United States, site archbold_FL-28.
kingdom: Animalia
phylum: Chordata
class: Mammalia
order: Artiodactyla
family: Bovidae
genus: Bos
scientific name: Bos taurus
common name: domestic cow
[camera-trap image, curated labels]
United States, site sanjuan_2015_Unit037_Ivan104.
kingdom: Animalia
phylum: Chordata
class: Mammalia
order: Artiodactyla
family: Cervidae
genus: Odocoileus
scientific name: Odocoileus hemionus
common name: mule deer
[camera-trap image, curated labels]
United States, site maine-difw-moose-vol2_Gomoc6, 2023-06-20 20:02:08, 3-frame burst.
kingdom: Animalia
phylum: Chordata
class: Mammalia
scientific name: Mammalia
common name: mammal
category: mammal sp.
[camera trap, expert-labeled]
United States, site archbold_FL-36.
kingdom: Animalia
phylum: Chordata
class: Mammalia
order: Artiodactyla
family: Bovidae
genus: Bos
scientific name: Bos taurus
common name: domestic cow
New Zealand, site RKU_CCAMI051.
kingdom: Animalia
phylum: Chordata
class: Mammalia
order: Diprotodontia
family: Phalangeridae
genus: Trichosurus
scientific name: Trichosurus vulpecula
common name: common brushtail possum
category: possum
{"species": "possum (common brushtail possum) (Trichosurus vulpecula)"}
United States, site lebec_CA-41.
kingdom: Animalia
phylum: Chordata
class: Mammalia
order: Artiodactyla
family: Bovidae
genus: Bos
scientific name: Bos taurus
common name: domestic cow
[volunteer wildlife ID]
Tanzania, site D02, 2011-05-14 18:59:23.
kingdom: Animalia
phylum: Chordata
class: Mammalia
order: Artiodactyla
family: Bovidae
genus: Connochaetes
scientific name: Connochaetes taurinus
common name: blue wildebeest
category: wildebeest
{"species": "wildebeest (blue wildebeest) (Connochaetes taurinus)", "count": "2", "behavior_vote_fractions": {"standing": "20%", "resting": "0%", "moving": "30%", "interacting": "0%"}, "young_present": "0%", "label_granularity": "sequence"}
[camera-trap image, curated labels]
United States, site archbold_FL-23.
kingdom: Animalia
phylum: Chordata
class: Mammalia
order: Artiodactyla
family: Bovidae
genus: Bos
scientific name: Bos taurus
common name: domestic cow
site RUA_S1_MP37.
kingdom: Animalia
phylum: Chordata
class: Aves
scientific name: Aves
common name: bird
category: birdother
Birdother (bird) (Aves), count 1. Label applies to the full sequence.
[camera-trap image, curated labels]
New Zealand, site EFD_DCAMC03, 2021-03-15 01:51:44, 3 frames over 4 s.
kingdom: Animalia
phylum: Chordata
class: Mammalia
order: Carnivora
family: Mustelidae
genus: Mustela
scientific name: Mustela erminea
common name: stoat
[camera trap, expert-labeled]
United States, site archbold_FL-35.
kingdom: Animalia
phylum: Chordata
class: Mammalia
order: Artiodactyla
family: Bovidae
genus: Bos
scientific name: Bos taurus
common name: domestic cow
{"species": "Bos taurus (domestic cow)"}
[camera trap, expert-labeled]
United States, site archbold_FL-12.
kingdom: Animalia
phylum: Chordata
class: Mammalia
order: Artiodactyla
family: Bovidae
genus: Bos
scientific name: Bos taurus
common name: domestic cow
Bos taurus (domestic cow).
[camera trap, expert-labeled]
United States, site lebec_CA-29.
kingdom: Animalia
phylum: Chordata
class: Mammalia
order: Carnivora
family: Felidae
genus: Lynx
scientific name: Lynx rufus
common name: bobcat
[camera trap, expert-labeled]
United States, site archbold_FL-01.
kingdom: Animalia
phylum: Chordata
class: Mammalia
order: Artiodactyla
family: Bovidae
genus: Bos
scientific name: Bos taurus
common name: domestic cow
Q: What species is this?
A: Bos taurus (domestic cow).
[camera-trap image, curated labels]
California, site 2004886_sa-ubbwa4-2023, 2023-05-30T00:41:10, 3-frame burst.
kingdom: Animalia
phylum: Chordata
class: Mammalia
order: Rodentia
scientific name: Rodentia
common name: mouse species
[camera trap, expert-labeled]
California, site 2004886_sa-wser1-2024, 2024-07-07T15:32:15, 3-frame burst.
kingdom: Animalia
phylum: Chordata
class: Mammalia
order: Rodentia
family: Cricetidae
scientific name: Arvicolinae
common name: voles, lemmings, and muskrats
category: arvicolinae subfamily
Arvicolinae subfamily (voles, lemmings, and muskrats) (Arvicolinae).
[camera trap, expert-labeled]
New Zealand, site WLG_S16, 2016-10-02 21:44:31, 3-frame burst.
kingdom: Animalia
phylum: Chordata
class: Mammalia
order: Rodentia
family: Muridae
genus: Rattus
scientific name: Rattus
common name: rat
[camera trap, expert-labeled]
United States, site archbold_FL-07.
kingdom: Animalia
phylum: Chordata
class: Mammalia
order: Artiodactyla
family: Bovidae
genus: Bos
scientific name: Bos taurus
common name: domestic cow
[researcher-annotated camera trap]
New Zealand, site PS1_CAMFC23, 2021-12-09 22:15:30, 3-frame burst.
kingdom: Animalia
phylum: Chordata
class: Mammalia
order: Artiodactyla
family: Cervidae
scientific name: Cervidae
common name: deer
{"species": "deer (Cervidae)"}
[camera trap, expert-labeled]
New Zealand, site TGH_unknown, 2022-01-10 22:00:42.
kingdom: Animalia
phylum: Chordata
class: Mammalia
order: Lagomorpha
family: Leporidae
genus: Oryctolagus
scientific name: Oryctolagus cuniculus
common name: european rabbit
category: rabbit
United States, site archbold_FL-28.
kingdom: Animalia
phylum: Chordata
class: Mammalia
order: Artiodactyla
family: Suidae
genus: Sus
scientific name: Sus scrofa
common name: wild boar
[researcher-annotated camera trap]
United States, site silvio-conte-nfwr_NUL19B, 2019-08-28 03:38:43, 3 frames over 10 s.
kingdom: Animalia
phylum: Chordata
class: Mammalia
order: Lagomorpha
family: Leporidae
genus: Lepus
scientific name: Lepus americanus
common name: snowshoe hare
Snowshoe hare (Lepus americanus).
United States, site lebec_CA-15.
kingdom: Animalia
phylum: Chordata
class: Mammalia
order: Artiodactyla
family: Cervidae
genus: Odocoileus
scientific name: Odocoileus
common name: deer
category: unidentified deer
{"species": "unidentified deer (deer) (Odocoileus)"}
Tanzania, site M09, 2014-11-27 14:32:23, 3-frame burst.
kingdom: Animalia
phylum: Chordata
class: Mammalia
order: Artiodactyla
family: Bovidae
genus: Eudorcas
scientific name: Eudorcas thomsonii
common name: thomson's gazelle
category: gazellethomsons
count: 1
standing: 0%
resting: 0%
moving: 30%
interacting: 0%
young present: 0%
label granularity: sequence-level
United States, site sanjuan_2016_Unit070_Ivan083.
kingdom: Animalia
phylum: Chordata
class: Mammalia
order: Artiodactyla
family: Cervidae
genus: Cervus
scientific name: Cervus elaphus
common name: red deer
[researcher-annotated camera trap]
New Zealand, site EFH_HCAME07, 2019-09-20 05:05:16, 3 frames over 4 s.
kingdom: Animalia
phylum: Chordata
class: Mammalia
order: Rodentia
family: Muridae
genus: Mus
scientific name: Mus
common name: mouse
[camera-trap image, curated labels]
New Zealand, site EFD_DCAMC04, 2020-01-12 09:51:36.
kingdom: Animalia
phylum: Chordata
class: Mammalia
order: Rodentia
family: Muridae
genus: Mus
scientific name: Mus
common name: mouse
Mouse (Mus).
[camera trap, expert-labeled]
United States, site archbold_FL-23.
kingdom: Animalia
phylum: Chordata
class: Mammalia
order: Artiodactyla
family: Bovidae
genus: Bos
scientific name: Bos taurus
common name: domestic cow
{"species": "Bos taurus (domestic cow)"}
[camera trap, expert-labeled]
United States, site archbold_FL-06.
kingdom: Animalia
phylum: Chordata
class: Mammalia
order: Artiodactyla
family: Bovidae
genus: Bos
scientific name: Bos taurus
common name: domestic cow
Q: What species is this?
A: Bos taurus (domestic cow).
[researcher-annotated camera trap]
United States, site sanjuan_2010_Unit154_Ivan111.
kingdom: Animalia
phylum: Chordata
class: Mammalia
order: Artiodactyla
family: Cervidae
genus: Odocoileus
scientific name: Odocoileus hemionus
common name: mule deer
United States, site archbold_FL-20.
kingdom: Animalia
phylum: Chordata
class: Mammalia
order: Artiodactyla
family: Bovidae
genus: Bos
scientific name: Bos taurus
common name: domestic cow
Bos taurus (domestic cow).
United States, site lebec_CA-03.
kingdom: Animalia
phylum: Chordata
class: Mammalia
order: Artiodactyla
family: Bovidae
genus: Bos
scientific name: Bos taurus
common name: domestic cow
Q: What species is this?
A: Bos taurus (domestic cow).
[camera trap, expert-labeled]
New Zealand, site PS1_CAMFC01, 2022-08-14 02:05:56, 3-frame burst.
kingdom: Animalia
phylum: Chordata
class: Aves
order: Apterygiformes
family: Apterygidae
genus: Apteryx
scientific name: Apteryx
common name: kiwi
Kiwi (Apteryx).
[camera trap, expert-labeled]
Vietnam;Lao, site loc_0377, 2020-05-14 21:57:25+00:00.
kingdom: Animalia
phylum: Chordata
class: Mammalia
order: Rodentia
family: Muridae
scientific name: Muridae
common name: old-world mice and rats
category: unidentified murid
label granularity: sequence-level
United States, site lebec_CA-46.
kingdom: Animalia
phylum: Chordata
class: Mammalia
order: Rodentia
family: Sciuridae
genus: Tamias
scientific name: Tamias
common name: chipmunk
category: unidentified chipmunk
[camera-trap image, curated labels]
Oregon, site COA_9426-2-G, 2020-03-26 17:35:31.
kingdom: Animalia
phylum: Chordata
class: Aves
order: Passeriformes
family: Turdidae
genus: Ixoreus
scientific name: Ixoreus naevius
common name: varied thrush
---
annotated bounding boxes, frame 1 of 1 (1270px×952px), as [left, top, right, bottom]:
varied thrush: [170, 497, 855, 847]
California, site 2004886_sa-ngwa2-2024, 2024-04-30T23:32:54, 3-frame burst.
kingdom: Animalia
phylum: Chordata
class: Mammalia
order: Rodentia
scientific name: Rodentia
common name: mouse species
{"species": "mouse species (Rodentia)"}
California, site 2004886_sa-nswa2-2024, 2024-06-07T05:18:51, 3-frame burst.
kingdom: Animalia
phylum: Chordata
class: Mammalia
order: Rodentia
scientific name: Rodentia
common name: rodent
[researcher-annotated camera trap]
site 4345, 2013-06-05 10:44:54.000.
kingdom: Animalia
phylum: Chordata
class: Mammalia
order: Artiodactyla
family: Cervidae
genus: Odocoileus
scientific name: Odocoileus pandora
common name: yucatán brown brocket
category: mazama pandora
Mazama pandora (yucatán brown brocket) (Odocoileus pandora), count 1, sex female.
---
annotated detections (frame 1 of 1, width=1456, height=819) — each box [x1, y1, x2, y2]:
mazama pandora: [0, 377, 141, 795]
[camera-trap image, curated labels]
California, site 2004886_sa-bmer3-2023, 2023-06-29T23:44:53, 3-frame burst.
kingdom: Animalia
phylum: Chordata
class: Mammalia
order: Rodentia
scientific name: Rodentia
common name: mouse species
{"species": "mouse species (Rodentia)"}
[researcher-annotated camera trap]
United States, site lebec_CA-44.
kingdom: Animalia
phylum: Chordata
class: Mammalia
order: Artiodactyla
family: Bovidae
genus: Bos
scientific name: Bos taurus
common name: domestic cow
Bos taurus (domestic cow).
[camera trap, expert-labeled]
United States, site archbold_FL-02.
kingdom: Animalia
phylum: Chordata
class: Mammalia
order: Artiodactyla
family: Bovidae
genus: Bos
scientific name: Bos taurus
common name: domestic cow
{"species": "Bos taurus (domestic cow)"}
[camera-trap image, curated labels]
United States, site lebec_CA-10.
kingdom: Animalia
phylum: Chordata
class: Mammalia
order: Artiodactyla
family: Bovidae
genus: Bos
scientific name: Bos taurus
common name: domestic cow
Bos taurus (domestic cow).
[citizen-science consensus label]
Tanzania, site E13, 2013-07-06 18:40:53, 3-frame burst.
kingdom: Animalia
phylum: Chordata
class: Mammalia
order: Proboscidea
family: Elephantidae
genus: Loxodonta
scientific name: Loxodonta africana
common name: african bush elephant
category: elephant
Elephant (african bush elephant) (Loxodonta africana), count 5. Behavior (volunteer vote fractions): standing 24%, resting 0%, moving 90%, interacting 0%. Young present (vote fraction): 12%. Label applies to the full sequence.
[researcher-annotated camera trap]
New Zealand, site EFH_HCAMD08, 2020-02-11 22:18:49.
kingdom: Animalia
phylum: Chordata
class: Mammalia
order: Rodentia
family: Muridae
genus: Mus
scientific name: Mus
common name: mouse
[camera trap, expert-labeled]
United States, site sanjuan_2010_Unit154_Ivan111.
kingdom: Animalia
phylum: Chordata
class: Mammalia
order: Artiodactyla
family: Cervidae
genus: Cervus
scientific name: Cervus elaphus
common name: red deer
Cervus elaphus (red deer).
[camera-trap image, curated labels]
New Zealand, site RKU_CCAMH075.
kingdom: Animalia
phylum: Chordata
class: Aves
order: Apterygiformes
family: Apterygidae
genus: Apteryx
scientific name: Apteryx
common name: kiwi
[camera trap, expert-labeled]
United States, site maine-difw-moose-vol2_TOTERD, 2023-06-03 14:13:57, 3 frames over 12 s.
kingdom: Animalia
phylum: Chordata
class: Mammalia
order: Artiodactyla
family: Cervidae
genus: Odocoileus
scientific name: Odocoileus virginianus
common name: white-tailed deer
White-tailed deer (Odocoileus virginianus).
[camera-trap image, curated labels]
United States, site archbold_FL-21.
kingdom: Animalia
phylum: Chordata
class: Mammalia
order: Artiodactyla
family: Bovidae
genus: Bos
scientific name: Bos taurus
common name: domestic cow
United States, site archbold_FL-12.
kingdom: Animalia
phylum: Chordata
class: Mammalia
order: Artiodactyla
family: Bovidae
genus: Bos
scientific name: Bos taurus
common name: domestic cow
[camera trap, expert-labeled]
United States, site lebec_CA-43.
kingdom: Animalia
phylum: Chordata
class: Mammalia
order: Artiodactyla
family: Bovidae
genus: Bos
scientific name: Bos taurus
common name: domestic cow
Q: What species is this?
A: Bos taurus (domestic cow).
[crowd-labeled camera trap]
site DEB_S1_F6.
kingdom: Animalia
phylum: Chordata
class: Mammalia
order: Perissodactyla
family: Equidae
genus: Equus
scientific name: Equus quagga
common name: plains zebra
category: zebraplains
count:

## ABOUT THIS EXERCISE
The response must repeat exactly the lines from the top of the material through the line containing "scientific name: Aves", both included, with no other output.

## RESPONSE TO THE EXERCISE
United States, site archbold_FL-28.
kingdom: Animalia
phylum: Chordata
class: Mammalia
order: Artiodactyla
family: Bovidae
genus: Bos
scientific name: Bos taurus
common name: domestic cow
[camera-trap image, curated labels]
United States, site sanjuan_2015_Unit037_Ivan104.
kingdom: Animalia
phylum: Chordata
class: Mammalia
order: Artiodactyla
family: Cervidae
genus: Odocoileus
scientific name: Odocoileus hemionus
common name: mule deer
[camera-trap image, curated labels]
United States, site maine-difw-moose-vol2_Gomoc6, 2023-06-20 20:02:08, 3-frame burst.
kingdom: Animalia
phylum: Chordata
class: Mammalia
scientific name: Mammalia
common name: mammal
category: mammal sp.
[camera trap, expert-labeled]
United States, site archbold_FL-36.
kingdom: Animalia
phylum: Chordata
class: Mammalia
order: Artiodactyla
family: Bovidae
genus: Bos
scientific name: Bos taurus
common name: domestic cow
New Zealand, site RKU_CCAMI051.
kingdom: Animalia
phylum: Chordata
class: Mammalia
order: Diprotodontia
family: Phalangeridae
genus: Trichosurus
scientific name: Trichosurus vulpecula
common name: common brushtail possum
category: possum
{"species": "possum (common brushtail possum) (Trichosurus vulpecula)"}
United States, site lebec_CA-41.
kingdom: Animalia
phylum: Chordata
class: Mammalia
order: Artiodactyla
family: Bovidae
genus: Bos
scientific name: Bos taurus
common name: domestic cow
[volunteer wildlife ID]
Tanzania, site D02, 2011-05-14 18:59:23.
kingdom: Animalia
phylum: Chordata
class: Mammalia
order: Artiodactyla
family: Bovidae
genus: Connochaetes
scientific name: Connochaetes taurinus
common name: blue wildebeest
category: wildebeest
{"species": "wildebeest (blue wildebeest) (Connochaetes taurinus)", "count": "2", "behavior_vote_fractions": {"standing": "20%", "resting": "0%", "moving": "30%", "interacting": "0%"}, "young_present": "0%", "label_granularity": "sequence"}
[camera-trap image, curated labels]
United States, site archbold_FL-23.
kingdom: Animalia
phylum: Chordata
class: Mammalia
order: Artiodactyla
family: Bovidae
genus: Bos
scientific name: Bos taurus
common name: domestic cow
site RUA_S1_MP37.
kingdom: Animalia
phylum: Chordata
class: Aves
scientific name: Aves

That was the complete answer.